Molecular Properties and Intramolecular interactions of Peptide-Conjugated Phosphorodiamidate Morpholino Oligonucleotides

We combined Circular Dichroism (CD) and viscosity measurements with MD simulations and classification and regression approaches to Machine Learning to characterize solution structures of 22-mer, 25-mer, and 30-mer peptide (-GlyArg6) conjugated phosphorodiamidate morpholino oligonucleotides (PPMOs). PPMO molecules form non-canonical folded structures with 1.4-1.5-nm radius of gyration, 4-6 base pairs and 5-11 base stacks, characterized by -49 to -71 kcal/mol free energy of folding. The 4.5-6.1 cm3/g intrinsic viscosity and Huggins constant of 4.5-9.7 indicate PPMO-PPMO interactions at higher concentrations.
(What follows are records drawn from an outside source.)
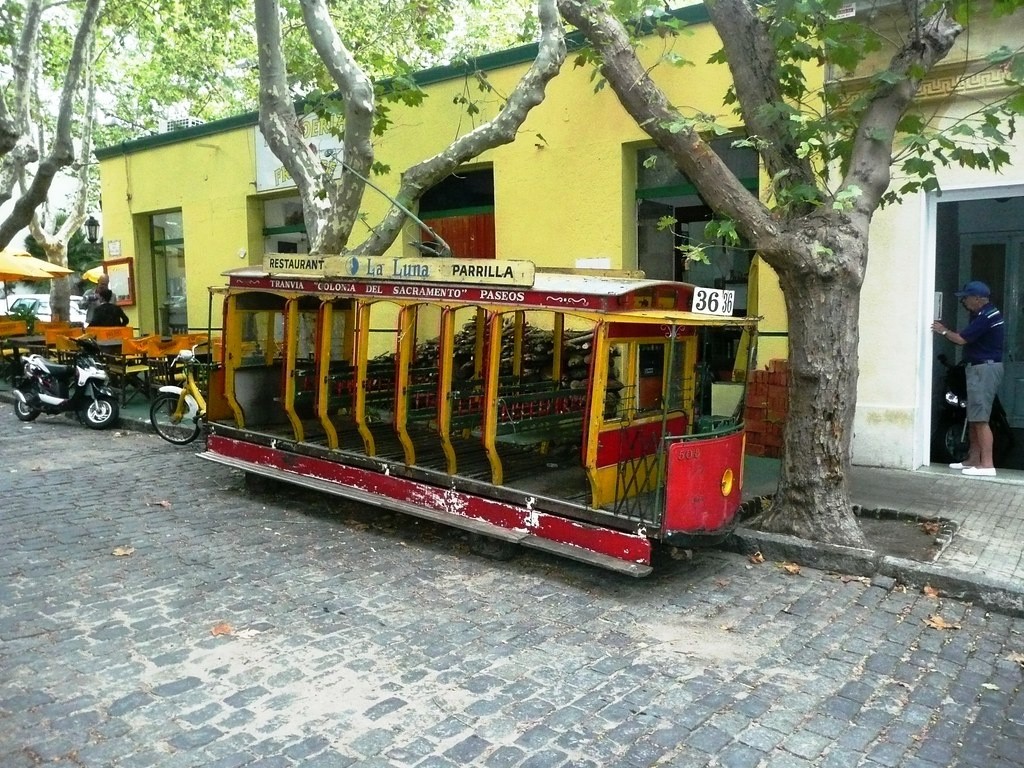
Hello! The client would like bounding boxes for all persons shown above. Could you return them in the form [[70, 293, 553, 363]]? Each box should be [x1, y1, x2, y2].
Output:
[[931, 282, 1005, 476], [78, 274, 116, 323], [90, 288, 129, 327]]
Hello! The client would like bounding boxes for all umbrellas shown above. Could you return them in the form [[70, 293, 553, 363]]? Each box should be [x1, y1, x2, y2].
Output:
[[0, 248, 75, 311]]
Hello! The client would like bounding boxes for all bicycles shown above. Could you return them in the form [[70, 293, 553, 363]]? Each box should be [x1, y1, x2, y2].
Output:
[[148, 341, 208, 443]]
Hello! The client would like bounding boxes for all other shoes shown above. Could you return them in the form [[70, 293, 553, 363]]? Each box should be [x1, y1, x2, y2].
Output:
[[948, 462, 975, 469], [961, 466, 997, 476]]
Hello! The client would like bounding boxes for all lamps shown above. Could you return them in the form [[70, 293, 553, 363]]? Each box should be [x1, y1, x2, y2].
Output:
[[84, 217, 103, 247]]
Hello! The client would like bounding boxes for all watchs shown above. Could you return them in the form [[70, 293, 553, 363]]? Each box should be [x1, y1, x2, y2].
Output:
[[942, 331, 947, 335]]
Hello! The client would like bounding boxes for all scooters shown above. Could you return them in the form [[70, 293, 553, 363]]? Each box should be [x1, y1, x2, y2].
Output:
[[937, 355, 976, 462], [12, 333, 120, 431]]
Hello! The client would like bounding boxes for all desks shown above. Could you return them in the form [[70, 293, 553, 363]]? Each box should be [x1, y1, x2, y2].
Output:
[[6, 336, 46, 389], [98, 336, 173, 385]]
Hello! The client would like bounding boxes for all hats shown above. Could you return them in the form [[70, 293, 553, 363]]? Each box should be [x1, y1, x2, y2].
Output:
[[954, 281, 990, 297]]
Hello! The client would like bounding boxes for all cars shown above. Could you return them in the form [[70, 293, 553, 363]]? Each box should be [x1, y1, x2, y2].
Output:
[[7, 294, 89, 331]]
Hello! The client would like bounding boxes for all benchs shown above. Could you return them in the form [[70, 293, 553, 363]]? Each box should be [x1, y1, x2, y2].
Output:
[[0, 317, 222, 413], [274, 363, 611, 470]]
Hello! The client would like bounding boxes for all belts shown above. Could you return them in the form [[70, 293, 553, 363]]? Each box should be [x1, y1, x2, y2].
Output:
[[964, 360, 1002, 367]]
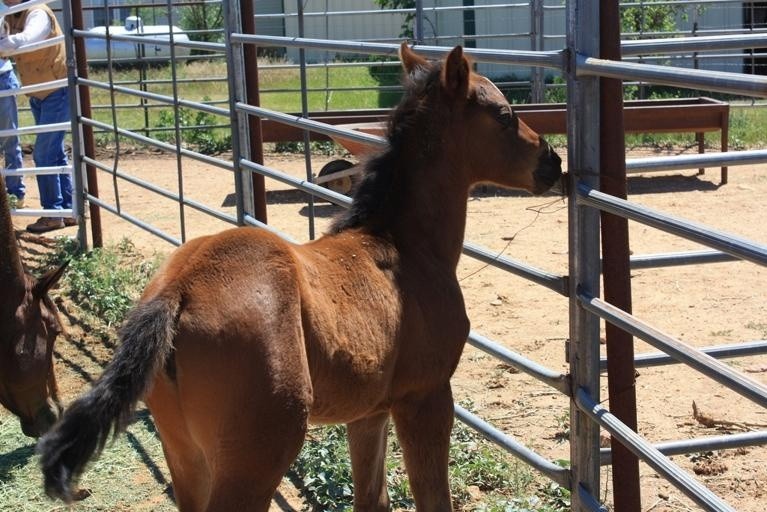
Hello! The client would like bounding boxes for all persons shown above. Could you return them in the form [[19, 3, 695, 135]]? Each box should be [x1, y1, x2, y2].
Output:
[[0, 0, 78, 233], [0, 57, 26, 209]]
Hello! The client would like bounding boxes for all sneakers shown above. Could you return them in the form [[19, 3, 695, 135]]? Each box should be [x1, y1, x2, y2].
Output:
[[17, 199, 26, 209], [26, 214, 77, 234]]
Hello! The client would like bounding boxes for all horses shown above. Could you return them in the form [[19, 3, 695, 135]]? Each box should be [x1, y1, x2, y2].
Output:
[[34, 38, 563, 512], [1, 163, 73, 439]]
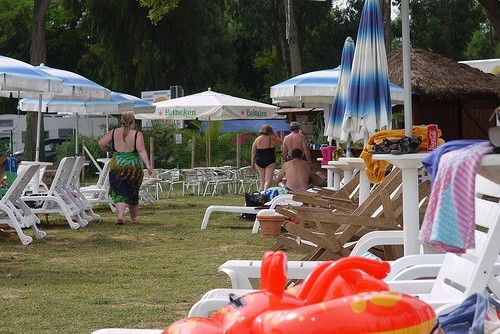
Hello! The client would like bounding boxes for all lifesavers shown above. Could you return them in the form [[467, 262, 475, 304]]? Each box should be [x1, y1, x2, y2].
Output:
[[158, 250, 437, 334]]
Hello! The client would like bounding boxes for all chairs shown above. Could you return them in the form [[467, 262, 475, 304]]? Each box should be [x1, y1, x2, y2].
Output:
[[0, 113, 500, 334]]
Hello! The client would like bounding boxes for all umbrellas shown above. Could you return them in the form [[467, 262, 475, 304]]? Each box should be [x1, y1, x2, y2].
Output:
[[0, 1, 392, 206], [386, 44, 500, 95]]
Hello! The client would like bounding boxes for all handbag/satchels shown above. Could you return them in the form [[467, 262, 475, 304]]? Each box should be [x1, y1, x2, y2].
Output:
[[242, 191, 265, 221]]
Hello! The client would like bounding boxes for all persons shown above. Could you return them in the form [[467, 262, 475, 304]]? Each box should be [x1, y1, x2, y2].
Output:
[[275, 148, 314, 193], [97, 111, 153, 224], [282, 121, 312, 162], [251, 123, 282, 191]]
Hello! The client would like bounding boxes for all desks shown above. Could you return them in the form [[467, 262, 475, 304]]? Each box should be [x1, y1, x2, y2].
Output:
[[328, 161, 354, 184], [372, 152, 430, 255], [321, 165, 343, 190], [339, 158, 370, 206]]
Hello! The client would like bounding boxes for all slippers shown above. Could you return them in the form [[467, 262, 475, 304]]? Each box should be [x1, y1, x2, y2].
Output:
[[116, 221, 123, 224]]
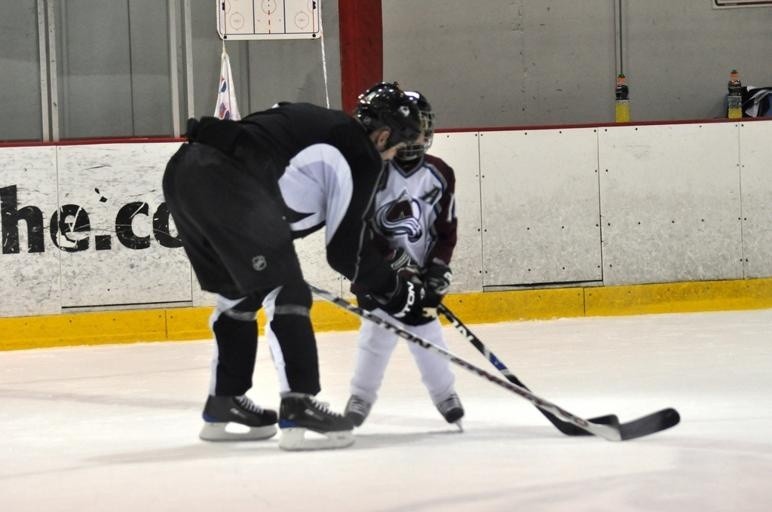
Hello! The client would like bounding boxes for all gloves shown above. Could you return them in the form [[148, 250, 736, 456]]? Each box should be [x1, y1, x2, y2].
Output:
[[389, 249, 421, 282], [427, 260, 454, 298], [387, 285, 439, 325]]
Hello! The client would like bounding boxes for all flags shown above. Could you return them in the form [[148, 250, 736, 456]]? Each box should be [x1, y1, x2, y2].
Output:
[[213, 52, 242, 122]]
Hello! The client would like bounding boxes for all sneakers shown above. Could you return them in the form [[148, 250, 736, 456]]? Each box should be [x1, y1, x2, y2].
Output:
[[203, 395, 277, 426], [346, 395, 370, 426], [435, 393, 463, 422], [280, 392, 353, 430]]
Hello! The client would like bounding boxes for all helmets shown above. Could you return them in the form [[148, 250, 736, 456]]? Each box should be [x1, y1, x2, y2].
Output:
[[358, 82, 419, 143], [396, 91, 435, 160]]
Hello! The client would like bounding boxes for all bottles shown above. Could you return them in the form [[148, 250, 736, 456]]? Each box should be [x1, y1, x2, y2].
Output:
[[727, 70, 742, 121], [614, 73, 630, 125]]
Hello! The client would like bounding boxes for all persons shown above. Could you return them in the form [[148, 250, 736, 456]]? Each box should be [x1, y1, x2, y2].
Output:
[[343, 88, 465, 427], [163, 81, 440, 432]]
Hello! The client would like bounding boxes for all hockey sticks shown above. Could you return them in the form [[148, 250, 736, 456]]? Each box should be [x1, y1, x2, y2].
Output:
[[305, 280, 681, 441], [420, 272, 620, 436]]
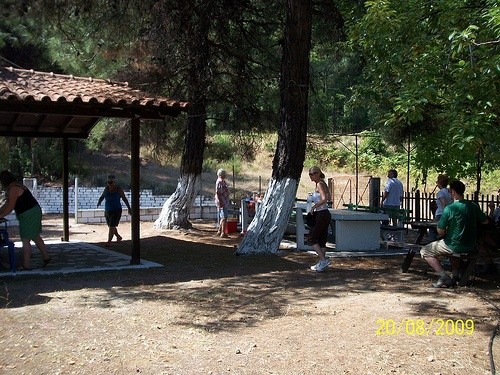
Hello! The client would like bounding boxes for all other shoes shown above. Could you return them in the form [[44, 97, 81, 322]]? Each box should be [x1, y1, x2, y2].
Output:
[[216, 233, 227, 238], [21, 266, 32, 270], [42, 257, 50, 268]]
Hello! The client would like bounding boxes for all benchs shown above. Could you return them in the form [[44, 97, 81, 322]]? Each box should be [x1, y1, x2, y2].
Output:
[[399, 242, 470, 257], [347, 204, 413, 242]]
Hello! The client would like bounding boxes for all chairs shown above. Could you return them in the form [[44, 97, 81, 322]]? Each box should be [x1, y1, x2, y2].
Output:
[[241, 200, 253, 233], [296, 207, 314, 251]]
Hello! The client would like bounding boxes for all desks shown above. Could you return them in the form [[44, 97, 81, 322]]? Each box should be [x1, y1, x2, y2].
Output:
[[330, 210, 388, 251], [402, 222, 438, 274]]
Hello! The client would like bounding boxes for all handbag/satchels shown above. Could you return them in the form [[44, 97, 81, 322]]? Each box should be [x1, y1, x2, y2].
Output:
[[306, 212, 315, 227]]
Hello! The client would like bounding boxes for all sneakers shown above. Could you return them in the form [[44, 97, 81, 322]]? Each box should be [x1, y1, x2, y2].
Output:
[[432, 273, 459, 287], [311, 260, 331, 272]]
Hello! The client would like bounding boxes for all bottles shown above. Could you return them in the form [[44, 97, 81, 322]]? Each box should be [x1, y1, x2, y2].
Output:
[[307, 193, 312, 213]]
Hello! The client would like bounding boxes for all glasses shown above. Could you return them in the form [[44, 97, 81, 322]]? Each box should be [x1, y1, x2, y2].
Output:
[[107, 181, 115, 184], [309, 172, 318, 176]]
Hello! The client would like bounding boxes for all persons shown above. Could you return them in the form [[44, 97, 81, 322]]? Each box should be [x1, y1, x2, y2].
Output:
[[0, 170, 51, 272], [216, 169, 231, 238], [419, 177, 488, 288], [309, 166, 332, 272], [429, 174, 454, 242], [97, 175, 131, 246], [381, 170, 403, 226], [239, 192, 265, 216], [488, 189, 500, 231]]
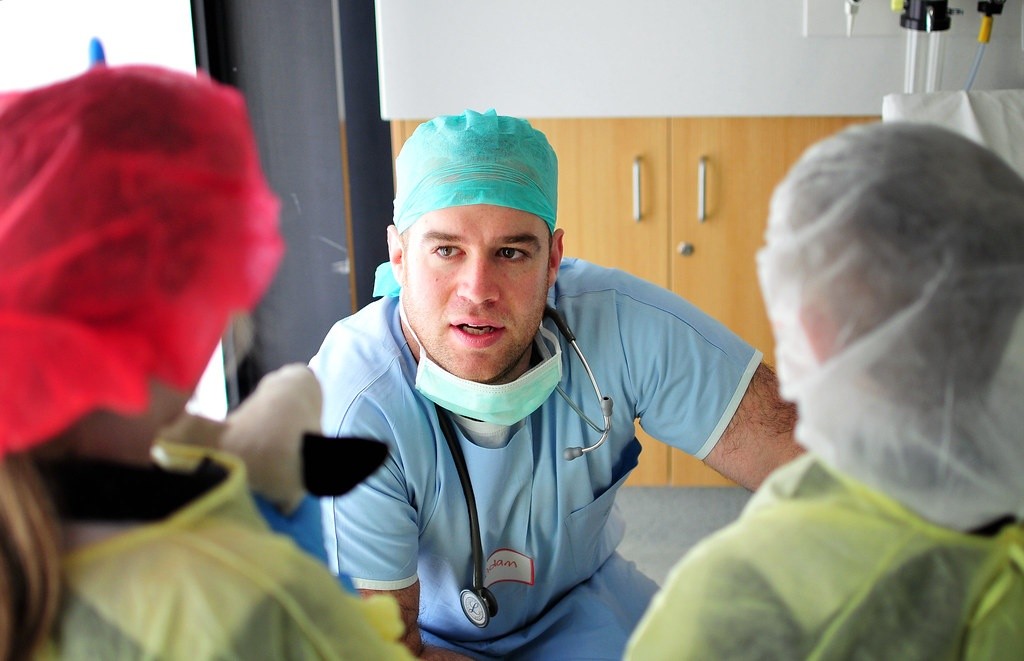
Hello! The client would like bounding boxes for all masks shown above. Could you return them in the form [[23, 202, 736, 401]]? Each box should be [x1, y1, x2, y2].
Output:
[[399, 288, 563, 426]]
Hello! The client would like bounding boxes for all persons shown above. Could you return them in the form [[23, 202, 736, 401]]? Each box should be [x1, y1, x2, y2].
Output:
[[1, 65, 421, 661], [307, 108, 808, 661], [622, 121, 1024, 661]]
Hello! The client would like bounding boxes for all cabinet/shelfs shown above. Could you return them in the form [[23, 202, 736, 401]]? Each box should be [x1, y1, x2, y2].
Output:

The random-coil 3′-end conjugated -GlyArg6 portion does not alter molecular properties of phosphorodiamidate morpholino oligonucleotide (PMO) components, which explains why CD spectra, viscosity-concentration profiles and inhibitor activities of 22-mer, 25-mer, and 30-mer PPMOs and PMOs are similar; but the peptide enhances the PPMO cellular uptake. PPMOs’ viscosity is lower than PMOs’ viscosity, due to PMO-peptide position-dependent interactions, especially in 25-mer PPMO, explaining differences in CD and high-concentration viscosity. These results reiterate the importance of the conformational ensemble view of non-canonical PPMO structures in solution, in agreement with our previous PMO study 1. The addition of -GlyArg6 does not alter the structure and molecular properties of the PMO-components of the PPMO structures but impacts the viscosity of the PPMO-based aqueous solution formulations.